* begin *

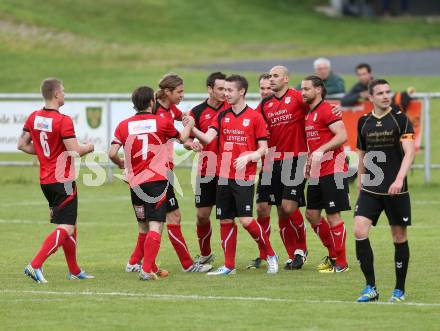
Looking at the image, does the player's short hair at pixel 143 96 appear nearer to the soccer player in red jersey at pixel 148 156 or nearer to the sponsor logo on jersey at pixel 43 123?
the soccer player in red jersey at pixel 148 156

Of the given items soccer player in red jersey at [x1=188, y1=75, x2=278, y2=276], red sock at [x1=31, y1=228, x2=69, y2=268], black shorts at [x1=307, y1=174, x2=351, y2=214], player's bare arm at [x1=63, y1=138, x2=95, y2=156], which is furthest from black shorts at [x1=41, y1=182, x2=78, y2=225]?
black shorts at [x1=307, y1=174, x2=351, y2=214]

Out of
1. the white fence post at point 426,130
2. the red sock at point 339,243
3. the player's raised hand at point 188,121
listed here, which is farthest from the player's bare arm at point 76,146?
the white fence post at point 426,130

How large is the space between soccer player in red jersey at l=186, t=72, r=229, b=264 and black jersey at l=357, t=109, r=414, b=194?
2622 mm

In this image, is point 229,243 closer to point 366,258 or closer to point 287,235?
point 287,235

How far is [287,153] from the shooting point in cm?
1336

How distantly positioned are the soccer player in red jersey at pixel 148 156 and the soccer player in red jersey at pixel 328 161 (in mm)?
1514

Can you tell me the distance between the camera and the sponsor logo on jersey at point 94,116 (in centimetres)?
2345

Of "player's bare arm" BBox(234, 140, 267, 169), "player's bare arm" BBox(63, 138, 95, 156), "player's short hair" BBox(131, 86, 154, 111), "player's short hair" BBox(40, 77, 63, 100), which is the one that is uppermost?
"player's short hair" BBox(40, 77, 63, 100)

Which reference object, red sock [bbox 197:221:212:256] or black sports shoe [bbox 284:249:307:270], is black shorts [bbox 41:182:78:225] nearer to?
red sock [bbox 197:221:212:256]

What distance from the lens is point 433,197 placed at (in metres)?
20.7

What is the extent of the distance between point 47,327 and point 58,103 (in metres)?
3.25

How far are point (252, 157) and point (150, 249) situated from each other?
150cm

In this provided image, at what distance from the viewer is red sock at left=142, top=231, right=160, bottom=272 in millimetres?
12188

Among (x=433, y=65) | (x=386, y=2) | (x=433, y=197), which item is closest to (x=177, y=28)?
(x=386, y=2)
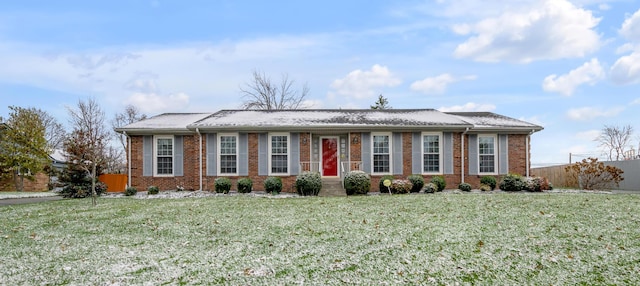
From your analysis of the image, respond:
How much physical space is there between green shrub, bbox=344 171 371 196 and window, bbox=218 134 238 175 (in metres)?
4.89

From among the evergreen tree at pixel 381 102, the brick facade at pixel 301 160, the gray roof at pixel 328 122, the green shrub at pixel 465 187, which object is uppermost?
the evergreen tree at pixel 381 102

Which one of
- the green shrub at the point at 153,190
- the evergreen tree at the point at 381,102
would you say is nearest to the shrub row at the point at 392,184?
the green shrub at the point at 153,190

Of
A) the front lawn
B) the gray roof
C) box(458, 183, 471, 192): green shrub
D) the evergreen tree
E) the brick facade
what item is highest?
the evergreen tree

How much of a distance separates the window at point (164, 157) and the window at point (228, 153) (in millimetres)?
2434

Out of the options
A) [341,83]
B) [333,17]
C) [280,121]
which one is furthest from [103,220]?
[341,83]

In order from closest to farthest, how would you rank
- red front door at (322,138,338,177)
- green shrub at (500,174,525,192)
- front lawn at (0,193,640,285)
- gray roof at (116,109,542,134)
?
front lawn at (0,193,640,285), green shrub at (500,174,525,192), gray roof at (116,109,542,134), red front door at (322,138,338,177)

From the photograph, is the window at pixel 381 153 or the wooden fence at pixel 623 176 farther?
the wooden fence at pixel 623 176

* end *

#### INSTRUCTIONS TO FOLLOW:
Change every occurrence of "sponsor logo on jersey" in the rows above to "team crest on jersey", leaving everything else unchanged, and reproduce the rows without the pictures.

#### ANSWER TO THE EXERCISE:
Looking at the image, does the player's short hair at pixel 143 96 appear nearer to the soccer player in red jersey at pixel 148 156 or nearer to the team crest on jersey at pixel 43 123?
the soccer player in red jersey at pixel 148 156

Of the given items soccer player in red jersey at [x1=188, y1=75, x2=278, y2=276], red sock at [x1=31, y1=228, x2=69, y2=268], black shorts at [x1=307, y1=174, x2=351, y2=214], player's bare arm at [x1=63, y1=138, x2=95, y2=156], which is furthest from black shorts at [x1=41, y1=182, x2=78, y2=225]?
black shorts at [x1=307, y1=174, x2=351, y2=214]

Out of
1. the white fence post at point 426,130
2. the red sock at point 339,243
3. the player's raised hand at point 188,121
listed here, which is farthest from the player's bare arm at point 76,146?
the white fence post at point 426,130

How large is the space between soccer player in red jersey at l=186, t=72, r=229, b=264 and black jersey at l=357, t=109, r=414, b=194?
2622 mm

In this image, is point 229,243 closer to point 366,258 or closer to point 287,235?
point 287,235

How far is [287,153] from the shooting point in cm?
1336

How distantly positioned are the soccer player in red jersey at pixel 148 156 and the soccer player in red jersey at pixel 328 161 (in mm)?
1514

Can you tell me the distance between the camera and the team crest on jersey at point 94,116 (in centimetres)?
2345

Of "player's bare arm" BBox(234, 140, 267, 169), "player's bare arm" BBox(63, 138, 95, 156), "player's short hair" BBox(131, 86, 154, 111), "player's short hair" BBox(40, 77, 63, 100), which is the one that is uppermost?
"player's short hair" BBox(40, 77, 63, 100)

Which reference object, red sock [bbox 197:221:212:256] or black sports shoe [bbox 284:249:307:270], is black shorts [bbox 41:182:78:225] nearer to?
red sock [bbox 197:221:212:256]

What distance from the lens is point 433,197 placed at (in metres)?
20.7

What is the extent of the distance between point 47,327 and point 58,103 (in metres)?
3.25

How far are point (252, 157) and point (150, 249) situated from each other?
150cm

In this provided image, at what distance from the viewer is red sock at left=142, top=231, right=160, bottom=272 in millimetres?
12188

Among (x=433, y=65) | (x=386, y=2) | (x=433, y=197), which item is closest to (x=177, y=28)?
(x=386, y=2)
From your analysis of the image, respond:
How much physical space is there between green shrub, bbox=344 171 371 196 and window, bbox=218 134 238 175 (in metres)?
4.89

From among the evergreen tree at pixel 381 102, the brick facade at pixel 301 160, the gray roof at pixel 328 122, the green shrub at pixel 465 187, which object is uppermost?
the evergreen tree at pixel 381 102

Which one of
- the green shrub at the point at 153,190
- the evergreen tree at the point at 381,102
would you say is nearest to the shrub row at the point at 392,184?
the green shrub at the point at 153,190

Of
A) the front lawn
B) the gray roof
C) box(458, 183, 471, 192): green shrub
D) the evergreen tree
E) the brick facade
what item is highest?
the evergreen tree

How much of a distance separates the window at point (164, 157) and the window at point (228, 153) (in millimetres)?
2434

Out of the options
A) [341,83]
B) [333,17]
C) [280,121]
which one is furthest from [103,220]?
[341,83]

In order from closest to farthest, how would you rank
- red front door at (322,138,338,177)
- green shrub at (500,174,525,192)
- front lawn at (0,193,640,285)
- gray roof at (116,109,542,134)
?
front lawn at (0,193,640,285), green shrub at (500,174,525,192), gray roof at (116,109,542,134), red front door at (322,138,338,177)

From the photograph, is the window at pixel 381 153 or the wooden fence at pixel 623 176 farther?
the wooden fence at pixel 623 176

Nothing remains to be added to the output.